第1戦ホンダ グランプリ・オブ・セント・ピーターズバーグ
2012 IZOD INDYCAR SERIES Round 1 Honda Grand Prix Of St. Petersburg

コースタイプ:ストリート
全長:1.8マイル(=約2.897km)×100周

決勝:3月25日
天候:晴れ
気温:27〜28℃

 朝方の雨はウォームアップセッションの路面をハーフウェットとしたが、その後に再び雨が降ることはなく、レースはドライコンディションで開催された。
 ストリートレースだというのにマシン同士が絡み合うアクシデントはひとつも発生しなかった。それは新しいレースディレクターが就任したおかげだったのか。

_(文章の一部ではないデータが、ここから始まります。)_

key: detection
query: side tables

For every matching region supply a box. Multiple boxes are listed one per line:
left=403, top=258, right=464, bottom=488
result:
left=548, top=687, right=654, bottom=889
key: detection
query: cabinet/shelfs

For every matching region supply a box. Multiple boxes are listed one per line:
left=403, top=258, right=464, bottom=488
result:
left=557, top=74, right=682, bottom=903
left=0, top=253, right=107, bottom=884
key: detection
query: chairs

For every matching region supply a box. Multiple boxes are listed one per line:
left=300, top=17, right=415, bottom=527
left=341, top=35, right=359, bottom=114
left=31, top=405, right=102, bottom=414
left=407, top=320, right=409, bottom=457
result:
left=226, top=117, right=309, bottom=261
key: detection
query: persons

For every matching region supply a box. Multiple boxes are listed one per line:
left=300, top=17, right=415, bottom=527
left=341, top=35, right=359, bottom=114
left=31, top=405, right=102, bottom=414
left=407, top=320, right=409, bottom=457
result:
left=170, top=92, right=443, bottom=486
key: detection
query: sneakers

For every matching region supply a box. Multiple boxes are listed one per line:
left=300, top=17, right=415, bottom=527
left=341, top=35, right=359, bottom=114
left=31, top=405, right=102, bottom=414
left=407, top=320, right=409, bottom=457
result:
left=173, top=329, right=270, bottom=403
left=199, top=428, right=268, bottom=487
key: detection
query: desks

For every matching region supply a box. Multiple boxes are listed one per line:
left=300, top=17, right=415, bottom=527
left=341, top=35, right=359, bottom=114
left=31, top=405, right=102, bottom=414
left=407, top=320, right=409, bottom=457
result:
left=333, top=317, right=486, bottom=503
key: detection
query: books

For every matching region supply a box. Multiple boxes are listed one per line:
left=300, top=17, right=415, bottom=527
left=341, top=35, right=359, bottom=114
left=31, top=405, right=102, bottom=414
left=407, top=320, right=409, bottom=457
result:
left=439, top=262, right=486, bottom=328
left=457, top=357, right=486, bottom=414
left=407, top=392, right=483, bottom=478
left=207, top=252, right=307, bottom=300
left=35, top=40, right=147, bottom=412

 強い日差しと、昨日までより幾分高い湿度というコンディション下でのレースは、ピットタイミングが非常に重要な意味を持つ戦いとなった。
 ポールポジションからトップを守ったウィル・パワー(チーム・ペンスキー)は、13周目にキャサリン・レッグ(ロータス・ドラゴン・レーシング)がストップしたのを見るやピットロードへと飛び込んだ。まだフルコースコーションが出される前のことで、この判断は実に見事だったと思われた。14台が彼に続き、その後でフルコースコーションは出されたからだ。

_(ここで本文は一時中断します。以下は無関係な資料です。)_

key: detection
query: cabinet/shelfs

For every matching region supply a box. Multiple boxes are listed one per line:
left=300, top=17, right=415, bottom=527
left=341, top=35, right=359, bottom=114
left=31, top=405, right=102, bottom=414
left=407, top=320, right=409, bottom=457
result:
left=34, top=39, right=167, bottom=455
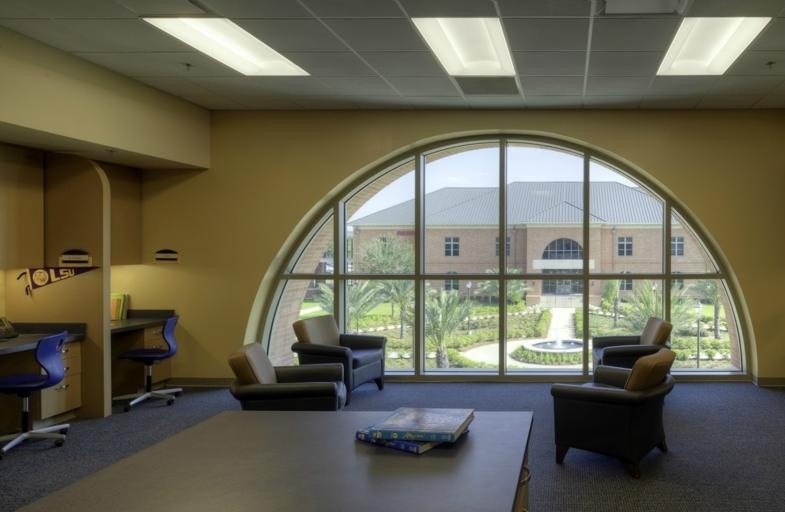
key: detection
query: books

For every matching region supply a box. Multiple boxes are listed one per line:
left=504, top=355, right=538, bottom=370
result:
left=110, top=292, right=125, bottom=320
left=354, top=422, right=469, bottom=456
left=122, top=294, right=129, bottom=320
left=371, top=405, right=474, bottom=442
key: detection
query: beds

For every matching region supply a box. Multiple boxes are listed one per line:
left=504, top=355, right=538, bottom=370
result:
left=550, top=315, right=677, bottom=480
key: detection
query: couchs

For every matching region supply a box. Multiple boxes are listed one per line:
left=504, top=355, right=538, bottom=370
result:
left=227, top=314, right=387, bottom=410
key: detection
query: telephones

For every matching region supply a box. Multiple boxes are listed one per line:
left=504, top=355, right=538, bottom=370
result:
left=0, top=317, right=18, bottom=339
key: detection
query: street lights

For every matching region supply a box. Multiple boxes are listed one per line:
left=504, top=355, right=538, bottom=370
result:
left=465, top=280, right=473, bottom=305
left=652, top=282, right=660, bottom=316
left=693, top=299, right=706, bottom=369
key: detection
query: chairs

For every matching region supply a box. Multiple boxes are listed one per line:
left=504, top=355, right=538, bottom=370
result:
left=112, top=315, right=184, bottom=413
left=1, top=330, right=70, bottom=456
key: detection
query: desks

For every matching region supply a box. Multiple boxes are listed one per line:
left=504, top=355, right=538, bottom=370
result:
left=0, top=322, right=87, bottom=431
left=110, top=308, right=176, bottom=394
left=6, top=408, right=536, bottom=512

 しかし、結果から言えば、このタイミングでのピットストップは失敗だった。フルコースコーションを活かしてピットストップを3回行うより、アンダーグリーンでの2ストップでゴールまでを走り切る方が有利なレースへと、中盤戦からの展開によってレースは変わって行ったのだ。
 スコット・ディクソン(チップ・ガナッシ・レーシング)は、その13周目のピットストップをし損ねた。彼はピットインしなかったことを悔やんでいた。自分の決定的な判断ミスによって、上位フィニッシュを諦めなくてはならないと考えていた。しかし、レース展開は彼らに味方した。彼とエリオ・カストロネベス(チーム・ペンスキー)に。

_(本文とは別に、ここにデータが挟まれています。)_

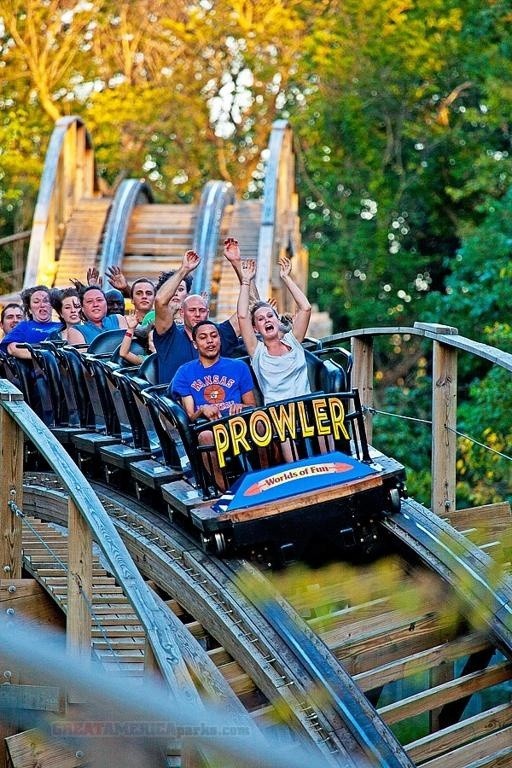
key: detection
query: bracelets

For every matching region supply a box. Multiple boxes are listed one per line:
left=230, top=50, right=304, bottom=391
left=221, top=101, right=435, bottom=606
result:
left=240, top=280, right=250, bottom=286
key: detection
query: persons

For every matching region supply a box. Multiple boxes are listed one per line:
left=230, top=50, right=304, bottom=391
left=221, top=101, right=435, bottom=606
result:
left=237, top=311, right=293, bottom=356
left=237, top=258, right=336, bottom=464
left=168, top=321, right=281, bottom=493
left=153, top=236, right=261, bottom=385
left=0, top=266, right=209, bottom=366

 21周目にトップに躍り出たディクソンは、カストロネベスを後方に封じ込めたまま周回を重ねた。1回目のピットストップを行って一端リードを手放した彼だったが、48周目にトップに再浮上し、2回目のピットストップを行った68周目までその座を守り続けた。優勝はディクソンが手にするかに見えていた。
 ところが、最後のピットストップで順位の逆転が起こった。彼よりフルタンクで1周多く走ることができたカストロネベスは、ピット作業を終えてコースに戻ると、JR・ヒルデブランド(パンサー・レーシング)をパスしてトップに立ち、そのままゴールまで突っ走ったのだ。

 カストロネベスの走りはライバル勢を圧倒するもので、ディクソンを一時は7秒以上も突き放した。バック・マーカーの登場によって差は縮まってのゴールとなったが、カストロネベスはまったく危なげなく2010年のインディ・ジャパン以来となる勝利へと逃げ切った。ディクソンはユーズドのレッドタイヤがグリップを失ってしまっていた。
 それでも、3位を走るライアン・ハンター-レイ(アンドレッティ・オートスポーツ)には燃費の心配があり、ディクソン同様にペースを上げることはできなかった。

 リザルトはカストロネベス、ディクソン、ハンター-レイの順。エンジンバトルはシボレー、ホンダ、シボレーという結果になった。ロータスのベストはアレックス・タグリアーニ(ブライアン・ハータ・オートスポート・ウィズ・カーブ/アガジェニアン)の15位だった。
 佐藤琢磨(レイホール・レターマン・ラニガン・レーシング)は14番グリッドからのスタートながら、レース半ばに11周トップを走った。作戦の良さに加えて、スタートおよびリスタートでの大きなポジションアップでトップ争いへと上がって行ったのだ。ダリオ・フランキッティやウィル・パワーとのバトルを戦ってのオーバーテイクも今日の琢磨は見せていた。しかし、2回目のピットストップを終えてコースに戻るとギヤのシフト・アップができなくなり、リタイヤを喫した。